**Text shown:**

★ ★ ★

So you're launching a massively multiplayer game and don't exactly have thousands of trained quality assurance testers to make sure it's working great. How do you make sure you have a smooth launch?  It's a mix of prevention and damage control.

Tip 1 - Have a fast build / deployment system  

Your bug-free game has lots of bugs. Sorry :(.  Don't believe me? The most recent patch for Starcraft 1 was released in 2009, over 10 years after its original release date. Fixing a typo? Nope - just little things like being able to nuke from anywhere on the map.

Sometimes your patch might even introduce bugs!

You're going to need to patch your game, so make sure that you have a fast, 1-touch build and deployment system ready so you can catch anything that slips through the cracks immediately.

I've seen people try to follow a complex 20-step process just to build and package up their game for deployment, and the whole time they are quadruple checking each step because they don't want to make a mistake.  Don't do this! Automate your build and deployment process. Write a program, a script, anything! Throw some (preferably lots of) automated testing in there too! It is much faster, safer, and gives you confidence that your game has been deployed properly.

★ ★ ★

**Problems and tasks:**
1) From the game launch tips, list the benefits the text gives for automating the build and deployment process.
2) In the entries, swap "camera" for "lens" in the lines from the line with "How far in distance" up to and including the line with "5. the broad", and give back only those lines.

**The input:**
★ ★ ★

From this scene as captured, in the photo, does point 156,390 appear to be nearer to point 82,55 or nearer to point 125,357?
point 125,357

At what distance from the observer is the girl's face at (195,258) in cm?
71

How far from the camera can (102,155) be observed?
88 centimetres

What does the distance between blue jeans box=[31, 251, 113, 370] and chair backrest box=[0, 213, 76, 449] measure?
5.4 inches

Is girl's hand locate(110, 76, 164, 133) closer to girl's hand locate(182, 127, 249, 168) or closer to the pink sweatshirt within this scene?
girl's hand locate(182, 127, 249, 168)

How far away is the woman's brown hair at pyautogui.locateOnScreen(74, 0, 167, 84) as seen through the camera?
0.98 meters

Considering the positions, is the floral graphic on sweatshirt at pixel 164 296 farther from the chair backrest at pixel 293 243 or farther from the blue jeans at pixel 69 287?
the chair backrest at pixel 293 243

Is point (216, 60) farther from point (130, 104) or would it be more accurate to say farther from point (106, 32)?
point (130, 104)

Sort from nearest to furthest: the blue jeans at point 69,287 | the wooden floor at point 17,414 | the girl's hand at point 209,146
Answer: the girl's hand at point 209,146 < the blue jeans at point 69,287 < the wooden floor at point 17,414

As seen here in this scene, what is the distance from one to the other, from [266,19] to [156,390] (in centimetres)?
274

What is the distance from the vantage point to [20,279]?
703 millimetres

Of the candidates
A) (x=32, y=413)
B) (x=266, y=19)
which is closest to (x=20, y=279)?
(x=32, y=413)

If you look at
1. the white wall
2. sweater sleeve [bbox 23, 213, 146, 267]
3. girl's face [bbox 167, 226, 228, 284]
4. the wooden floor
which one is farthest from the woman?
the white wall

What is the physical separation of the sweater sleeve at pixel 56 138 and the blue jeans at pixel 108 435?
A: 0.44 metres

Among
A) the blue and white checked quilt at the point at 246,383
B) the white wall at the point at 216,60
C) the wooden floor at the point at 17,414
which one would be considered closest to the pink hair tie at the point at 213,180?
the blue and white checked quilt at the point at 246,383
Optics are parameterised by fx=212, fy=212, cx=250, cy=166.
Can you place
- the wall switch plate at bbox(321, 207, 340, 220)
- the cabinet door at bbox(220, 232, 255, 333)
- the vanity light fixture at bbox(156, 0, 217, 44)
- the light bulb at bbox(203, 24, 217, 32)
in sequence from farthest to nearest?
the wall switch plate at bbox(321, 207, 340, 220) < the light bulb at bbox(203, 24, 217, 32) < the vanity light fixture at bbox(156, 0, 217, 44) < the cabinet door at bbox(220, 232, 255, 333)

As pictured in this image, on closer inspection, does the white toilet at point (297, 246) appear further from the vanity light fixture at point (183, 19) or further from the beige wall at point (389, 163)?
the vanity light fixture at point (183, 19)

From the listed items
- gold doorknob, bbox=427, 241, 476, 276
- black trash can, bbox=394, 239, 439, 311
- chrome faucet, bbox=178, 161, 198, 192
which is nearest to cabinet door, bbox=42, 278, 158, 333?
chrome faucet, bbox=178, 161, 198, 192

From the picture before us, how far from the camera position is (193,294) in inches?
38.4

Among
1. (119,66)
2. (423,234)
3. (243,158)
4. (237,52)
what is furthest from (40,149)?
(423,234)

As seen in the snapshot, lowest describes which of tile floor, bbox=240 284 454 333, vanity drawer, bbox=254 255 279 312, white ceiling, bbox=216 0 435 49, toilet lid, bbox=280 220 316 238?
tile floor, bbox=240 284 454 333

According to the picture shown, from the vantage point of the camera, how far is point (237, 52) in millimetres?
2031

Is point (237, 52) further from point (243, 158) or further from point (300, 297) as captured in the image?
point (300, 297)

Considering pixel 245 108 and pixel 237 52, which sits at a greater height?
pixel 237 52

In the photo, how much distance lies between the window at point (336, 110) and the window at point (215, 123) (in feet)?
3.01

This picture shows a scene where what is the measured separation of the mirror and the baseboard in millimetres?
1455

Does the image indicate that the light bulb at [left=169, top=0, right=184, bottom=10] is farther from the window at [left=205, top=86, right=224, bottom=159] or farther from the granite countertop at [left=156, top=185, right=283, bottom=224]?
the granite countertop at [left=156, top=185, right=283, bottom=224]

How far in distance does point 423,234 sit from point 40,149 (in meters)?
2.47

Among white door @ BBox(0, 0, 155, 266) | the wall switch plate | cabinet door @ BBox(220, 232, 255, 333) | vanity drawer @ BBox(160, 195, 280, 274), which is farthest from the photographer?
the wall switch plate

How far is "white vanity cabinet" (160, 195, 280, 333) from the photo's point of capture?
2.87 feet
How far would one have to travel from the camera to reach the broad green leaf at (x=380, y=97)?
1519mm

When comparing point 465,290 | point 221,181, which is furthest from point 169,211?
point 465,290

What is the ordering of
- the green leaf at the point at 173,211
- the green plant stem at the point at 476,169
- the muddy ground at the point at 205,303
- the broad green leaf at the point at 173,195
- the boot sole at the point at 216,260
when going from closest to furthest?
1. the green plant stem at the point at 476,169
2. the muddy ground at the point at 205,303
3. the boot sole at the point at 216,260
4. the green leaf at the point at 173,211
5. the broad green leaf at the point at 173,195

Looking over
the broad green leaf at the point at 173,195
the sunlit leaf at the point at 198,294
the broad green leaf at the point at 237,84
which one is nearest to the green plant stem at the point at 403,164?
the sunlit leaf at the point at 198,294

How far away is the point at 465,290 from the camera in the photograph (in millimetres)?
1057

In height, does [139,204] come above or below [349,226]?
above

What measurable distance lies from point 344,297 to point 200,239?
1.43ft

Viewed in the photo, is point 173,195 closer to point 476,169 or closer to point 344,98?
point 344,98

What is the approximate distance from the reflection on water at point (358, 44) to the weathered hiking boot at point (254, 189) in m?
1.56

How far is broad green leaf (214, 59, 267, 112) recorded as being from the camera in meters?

★ ★ ★

**Responses:**
1)
- It is much faster.
- It is safer.
- It gives you confidence that your game has been deployed properly.

2)
How far in distance does point 423,234 sit from point 40,149 (in meters)?
2.47

Among white door @ BBox(0, 0, 155, 266) | the wall switch plate | cabinet door @ BBox(220, 232, 255, 333) | vanity drawer @ BBox(160, 195, 280, 274), which is farthest from the photographer?
the wall switch plate

How far is "white vanity cabinet" (160, 195, 280, 333) from the photo's point of capture?
2.87 feet
How far would one have to travel from the lens to reach the broad green leaf at (x=380, y=97)?
1519mm

When comparing point 465,290 | point 221,181, which is furthest from point 169,211?
point 465,290

What is the ordering of
- the green leaf at the point at 173,211
- the green plant stem at the point at 476,169
- the muddy ground at the point at 205,303
- the broad green leaf at the point at 173,195
- the boot sole at the point at 216,260
when going from closest to furthest?
1. the green plant stem at the point at 476,169
2. the muddy ground at the point at 205,303
3. the boot sole at the point at 216,260
4. the green leaf at the point at 173,211
5. the broad green leaf at the point at 173,195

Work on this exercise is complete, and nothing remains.